Hi all, to start let me make it very clear that I’m no electrician or engineer - so should anything I say sound weird I reserve the right to plead ignorance. 

Now, I have a 3 phase power supply and use around 30kWH per day (25 - 37 max). I have 2 x 150l geysers (one used far more than the other so let’s say 8kWh & 3kWh respectively), a pool pump (6kWh / 8kWh if I need Some extra filtration of my pool), 8kWh of ‘essentials’ which is basically all plugs and lights and an oven (3kWh every other night) with a pool heat pump I run from a little in to Spring until a little in to Autumn (7kWh once pool at temp). 
 

I recently installed a 5kWh Deye hybrid and 9.6kWh Pylontech battery bank with 13 x 410w JA mono panels (5330 watts). All is running beautifully however there is a but... or a few. 
 

1) I only got the one inverter and so put all plugs and lights + oven and pool pump (and by implication heat pump in summer) on to this phase. All works fine but that leaves just 1 geyser for each of the two remaining phases (one of which is seriously underutilized). So PROBLEM 1 - phase balancing concerns me. 
 

2) my battery bank is full around 12h30 so I figure I’m losing around 4 / 5 kWh of power each day. And I don’t think I can slap a geyser on to this phase as well (refer PROBLEM 1). So PROBLEM 2, unoptimised system. 
 

3) my oven saps my battery bank so going to move this to a non PV phase. Not really a problem as easy fix. 
 

My intention is to

1) add a second deye inverter on to a second phase and parallel. I’ll put the pool pump (and in summer the heat pump) plus the lesser used geyser on this phase. I’ll put all the PV through this inverter and time everything to run during PV hours. My array will cater for the power draw and I will set battery to switch to grid at 90% SOC (should it be a cloudy day I don’t actually want the batteries drained for the geyser or pool kit). I think this will solve the phase balancing issue  


QUESTIONS

Can one parallel just 2 phases of a three phase supply (and leave the third purely on grid?)

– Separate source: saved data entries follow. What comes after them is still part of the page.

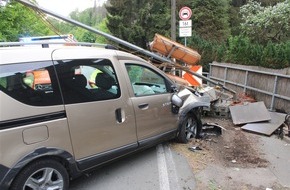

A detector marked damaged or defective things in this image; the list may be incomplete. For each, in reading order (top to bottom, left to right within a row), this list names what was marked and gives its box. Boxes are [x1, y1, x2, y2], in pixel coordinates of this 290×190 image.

damaged minivan [0, 44, 208, 189]
crumpled metal panel [229, 101, 272, 125]
crumpled metal panel [240, 112, 286, 136]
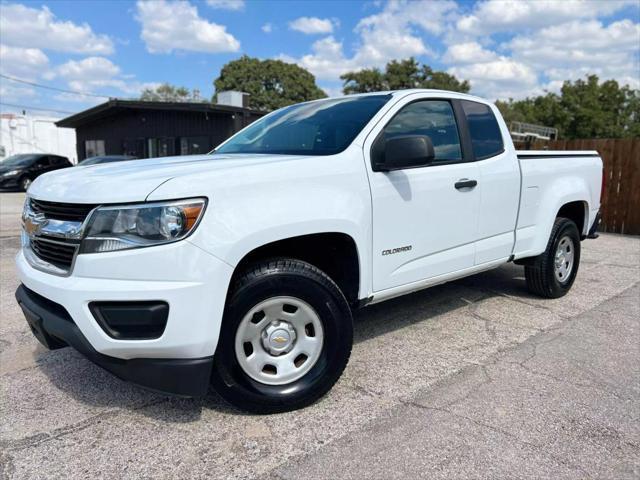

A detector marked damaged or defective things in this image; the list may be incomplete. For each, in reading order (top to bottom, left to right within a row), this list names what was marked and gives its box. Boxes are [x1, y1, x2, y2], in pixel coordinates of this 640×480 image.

cracked pavement [1, 193, 640, 478]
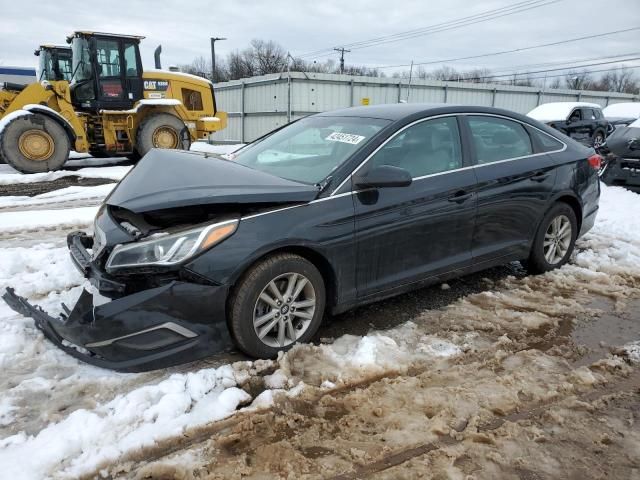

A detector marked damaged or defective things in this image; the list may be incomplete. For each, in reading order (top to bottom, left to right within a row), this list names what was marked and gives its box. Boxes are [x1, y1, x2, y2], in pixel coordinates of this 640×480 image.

detached front bumper [3, 232, 232, 372]
broken headlight [106, 219, 239, 272]
damaged dark sedan [2, 104, 600, 372]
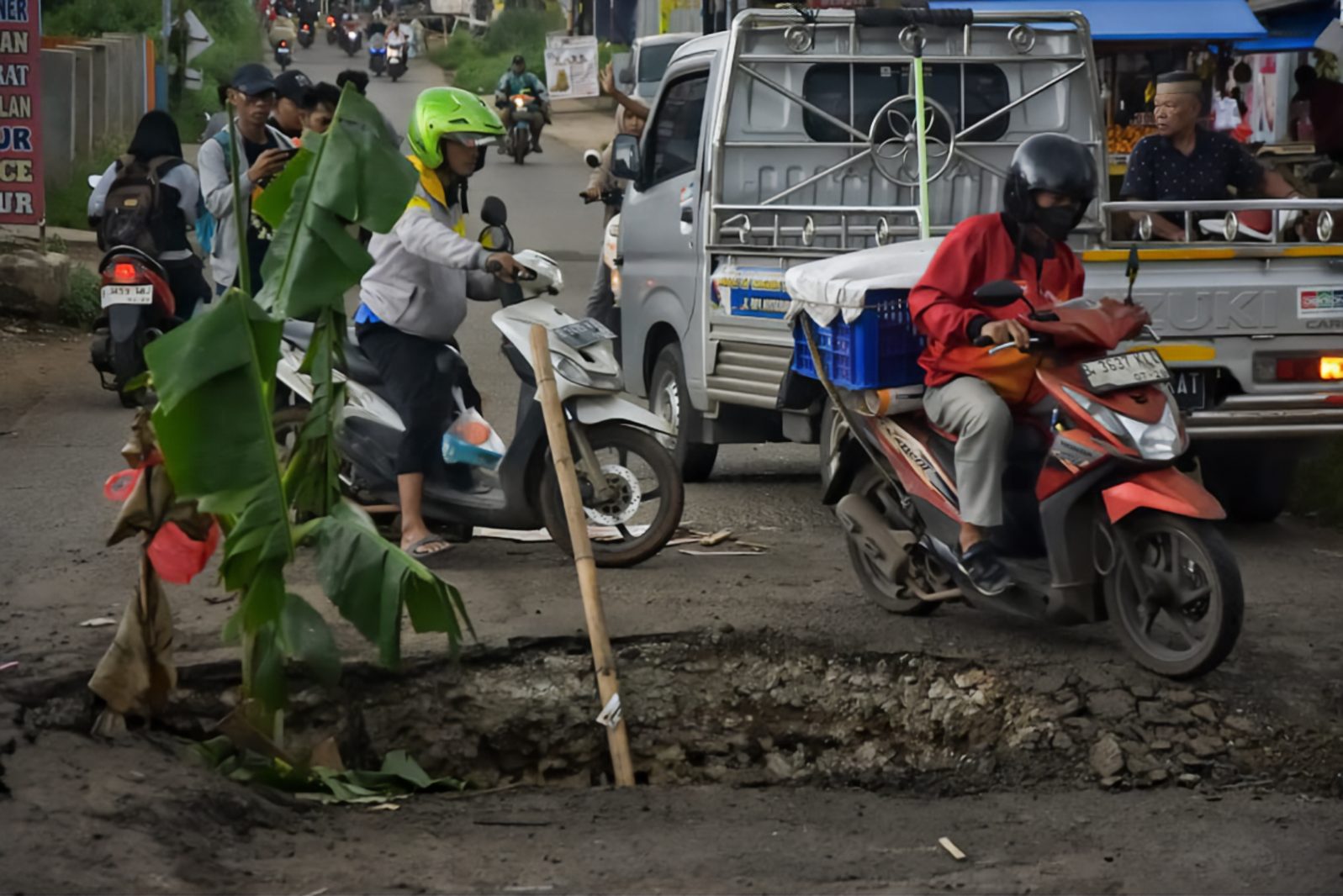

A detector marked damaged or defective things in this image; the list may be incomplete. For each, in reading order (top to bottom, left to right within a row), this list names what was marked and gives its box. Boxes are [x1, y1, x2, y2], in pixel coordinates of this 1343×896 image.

damaged road surface [3, 632, 1343, 888]
large pothole [13, 629, 1343, 797]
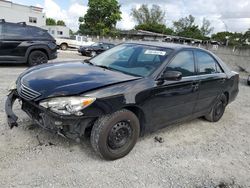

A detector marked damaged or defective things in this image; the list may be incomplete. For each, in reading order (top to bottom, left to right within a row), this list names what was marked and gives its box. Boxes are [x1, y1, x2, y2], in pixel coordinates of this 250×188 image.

crumpled front bumper [5, 89, 95, 140]
bumper damage [6, 90, 95, 140]
broken headlight [40, 97, 95, 116]
damaged black car [5, 41, 239, 159]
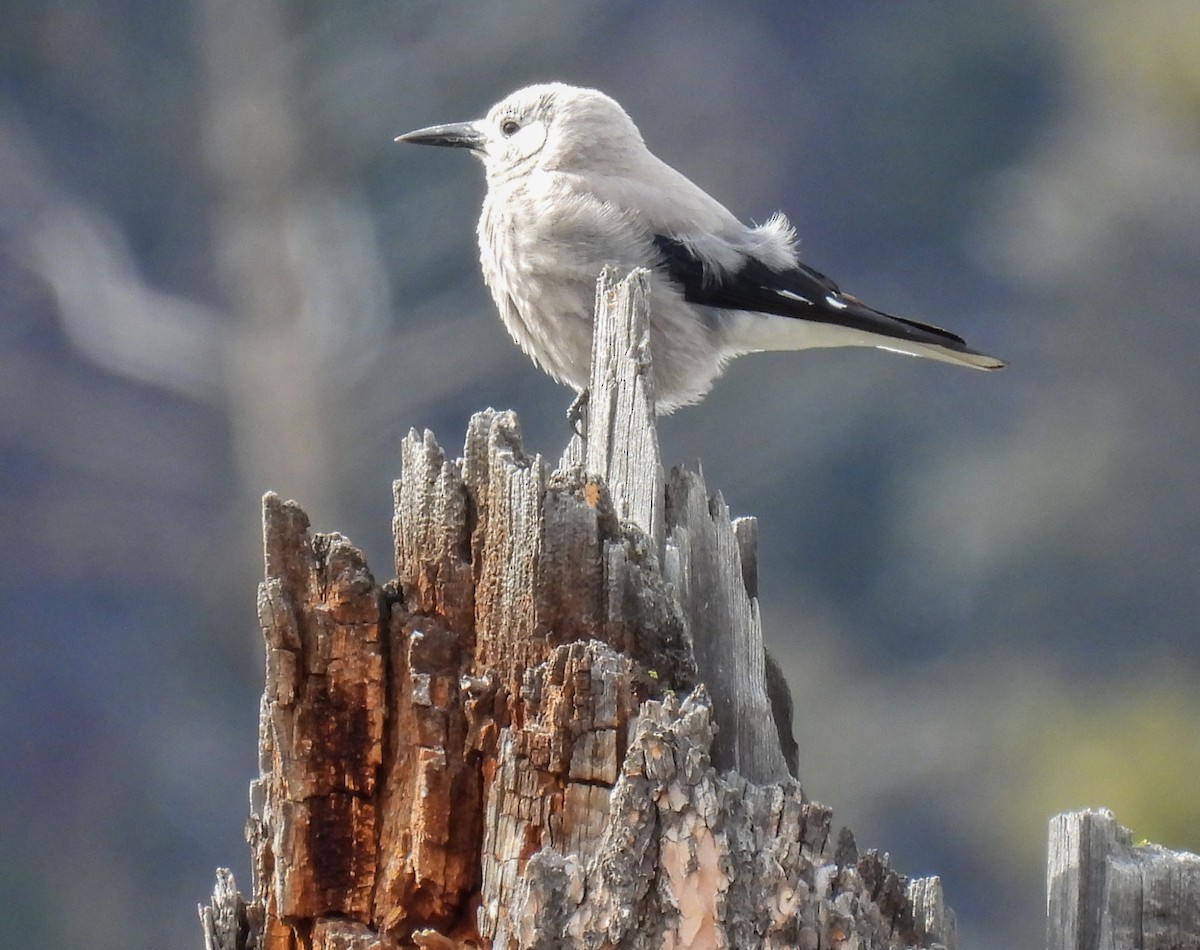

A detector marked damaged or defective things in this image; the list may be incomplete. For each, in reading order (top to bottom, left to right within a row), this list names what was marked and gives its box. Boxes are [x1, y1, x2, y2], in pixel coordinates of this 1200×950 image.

jagged splintered wood [204, 267, 955, 950]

How important is phase balancing if I have no 3 phase equipment? What if I had nothing on 1 phase? With PV am I not effectively eliminating any draw on said phase in any case? (As far as it would concern the supply of electricity to my residential area)

2) I’ll leave the essential (back-up) dB as lights and plugs on phase 1. Batteries work perfectly. 250w - 600w hourly draw (average around 350w) and takes me from sun down to sun up with discharge to around 40 / 45 / 50% depending on previous night cooking requirements. This phase will then draw constantly through the parallel battery bank (if I understand correctly the other phase with all the PV will cover pool kit and geyser. Excess will flow in to batteries and charge / supply power to this phase as required) 

QUESTION

Does this mean the batteries are having to work harder than otherwise or if there is sufficient Pv is it really just a pass-through?

3) phase 3 will have main geyser and oven once moved. 
 

For the future I can see myself adding an ITS heat pump on to phase 2 and moving the spare geyser to phase 3... but effectively switching both geyser elements off and using only the heat pump (I may use one geyser as prefeed or run in serial but still researching this). Again I’m worried about phase balancing. The purpose of this change would be to cover all my energy needs with my currently installed PV system - while not having EVT tubes etc (and not really having easy roof space to expand or use in any case). 
 

by doing this phase 1 would be around 8kWh. Phase 2 around 6 - 11kwh (also reducing pool pump size). Phase 3 would be just oven (with geysers on circuit but turned off) - so say 3kWh every other day. 
 

thanks! Any input very welcome. 

Edited by iMercury
  • 4 weeks later...
Posted
On 2020/08/15 at 11:04 PM, iMercury said:
On 2020/08/15 at 11:04 PM, iMercury said:

3) my oven saps my battery bank so going to move this to a non PV phase. Not really a problem as easy fix. 

So PROBLEM 1 - phase balancing concerns me.

Why?

On 2020/08/15 at 11:04 PM, iMercury said:

So PROBLEM 2, unoptimised system. 

 

On 2020/08/15 at 11:04 PM, iMercury said:

3) my oven saps my battery bank so going to move this to a non PV phase. Not really a problem as easy fix. 

Number 3) won't help improving this.

 

On 2020/08/15 at 11:04 PM, iMercury said:

Can one parallel just 2 phases of a three phase supply (and leave the third purely on grid?)

If you mean using 2 phases from 3 then yes, why not.

For all your other questions and remarks about unbalanced phases; I wouldn't bother to much. It is not your problem but you energy supplier's (Eskom?) . Everybody is taking from the three phases as they please and the end result will be a quite well balanced grid in most cases.

Posted

You can parallel the 2 phases ( load  side )  in your DB board effectively  ignoring one incoming phase. Cannot do so on the supply side that will result in a big bang.   HAve one phase as maintained supply ( plugs lights ) and the other direct Eskom supply - Geysers, oven etc 

 

Posted
On 2020/08/15 at 11:04 PM, iMercury said:

2) my battery bank is full around 12h30 so I figure I’m losing around 4 / 5 kWh of power each day. And I don’t think I can slap a geyser on to this phase as well (refer PROBLEM 1). So PROBLEM 2, unoptimised system. 

Using something like the Solic200 or Apollo GEM will ensure the power that would otherwise be exported can be redirected to a load like a Geyser, in effect the Geyser can become a massive store of energy like a huge battery, but just storing heat rather than electricity.

Depending on you requirement, the Solic 200 unfortunately does not have a timer function but the Apollo GEM has but is more expensive, although it does have two channels, so yuo could add two geysers.

Posted

Do you actually need 3 phases into what seems like a normal size home?

I use 30kWh/day on average and even 40+ when its cold all on 1 phase.

You are paying a fortune to have the 3 phases if you do not have a specific requirement for 3 phase power.

It would be cheaper to just ditch 2 phases than buying another inverter, panels etc.